Kai Wegner ist zum Regierenden Bürgermeister von Berlin gewählt worden. In den ersten beiden Wahlgängen des Abgeordnetenhauses war der CDU-Politiker gescheitert. Im dritten Anlauf genügte eine einfache Mehrheit. 86 der insgesamt 159 Parlamentsmitglieder stimmten für Wegner und besiegelten so den Wechsel im Amt des Regierungschefs.

70 Abgeordnete votierten im dritten Anlauf gegen Wegner als neuen Bürgermeister und Nachfolger von SPD-Politikerin Franziska Giffey. Drei Parlamentarier enthielten sich. Direkt nach Bekanntgabe des Wahlergebnisses wurde Wegner als neuer Regierender Bürgermeister vereidigt.

Ole Hilgert, RBB, zum knappen Wahlergebnis für Berlins Bürgermeister Kai Wegner

tagesschau, 27.04.2023 17:21 Uhr

AfD-Fraktion: Haben für Wegner gestimmt

Auch die AfD teilte mit, im dritten Anlauf für Wegner als neuen Regierungschef votiert zu haben, nachdem die Fraktion sich in den ersten beiden Wahlgängen enthalten hatte.
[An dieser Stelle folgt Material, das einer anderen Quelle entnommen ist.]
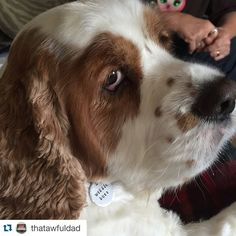 See! All the cool kids are sporting their RUDEdog dog tags today! To be cool like Sparkey, shop link in bio! 50 (and counting!) different sayings to choose from! #Repost @thatawfuldad with @repostapp. ・・・ The tag doesn't lie. @thruffty_pup #wigglebutt #sparkey #cockalier #cockaliersofinstagram #dogsofillinois #dogsofinstagram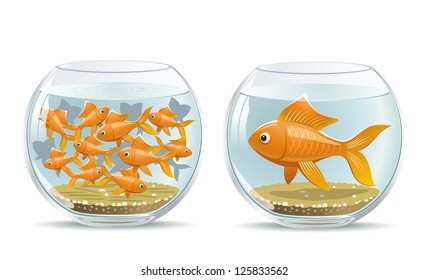 Aquarium comparison. Illustration of the reaction of different participants in the same conditions.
Der Schritt sei "nicht leichtgefallen", hieß es in dem Statement der Fraktion, doch "die gesamtstädtische Verantwortung" überwiege. Die AfD kritisierte im Zusammenhang mit der Wahl "die offensichtliche Unfähigkeit" der schwarz-roten Koalition, verlässliche Mehrheiten zu schaffen.

Die Partei hat im Berliner Senat 17 Sitze inne. Wie viele dieser Abgeordneten für Wegner gestimmt haben sollen, ließ die AfD in ihrem Statement offen. Fraktionschefin Kristin Brinker sagte der Nachrichtenagentur dpa, es habe wohl die Hälfte der Fraktionsmitglieder für den CDU-Politiker votiert.

"AfD will chaotisieren"

Wegner selbst zeigte sich überzeugt, dass alle der 86 Stimmen, die er im dritten Wahlgang erhalten hatte, von den insgesamt 86 Abgeordneten der schwarz-roten Koalition stammten. Es sei Taktik der AfD, zu verwirren, sagte der neue Regierende Bürgermeister im rbb-Interview: "Die AfD will chaotisieren."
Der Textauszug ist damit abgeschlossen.